Task description = Set down, word for word, the stretch of the composite partitioning text below from "When you use" through "each range partition.".

For example, assume you want to partition the sales table into eight partitions by range on the column time_id. Also assume you have two years and that each partition represents a quarter. Instead of using range partitioning, you can use composite partitioning to enable a full partition-wise join while preserving the partitioning on time_id. For example, partition the sales table by range on time_id and then subpartition each partition by hash on cust_id using 16 subpartitions for each partition, for a total of 128 subpartitions. The customers table can use hash partitioning with 16 partitions.

When you use the method just described, a full partition-wise join works similarly to the one created by a single-level - single-level hash-hash method. The join is still divided into 16 smaller joins between hash partition pairs from both tables. The difference is that now each hash partition in the sales table is composed of a set of 8 subpartitions, one from each range partition.

Figure 3-2 illustrates how the hash partitions are formed in the sales table. Each cell represents a subpartition. Each row corresponds to one range partition, for a total of 8 range partitions. Each range partition has 16 subpartitions. Each column corresponds to one hash partition for a total of 16 hash partitions; each hash partition has 8 subpartitions. Hash partitions can be defined only if all partitions have the same number of subpartitions, in this case, 16.

Hash partitions are implicit in a composite table. However, Oracle does not record them in the data dictionary, and you cannot manipulate them with DDL commands as you can range or list partitions.

Information shown =

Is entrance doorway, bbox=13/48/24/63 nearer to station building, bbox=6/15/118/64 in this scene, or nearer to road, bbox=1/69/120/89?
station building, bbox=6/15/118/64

Result for this exercise =
When you use the method just described, a full partition-wise join works similarly to the one created by a single-level - single-level hash-hash method. The join is still divided into 16 smaller joins between hash partition pairs from both tables. The difference is that now each hash partition in the sales table is composed of a set of 8 subpartitions, one from each range partition.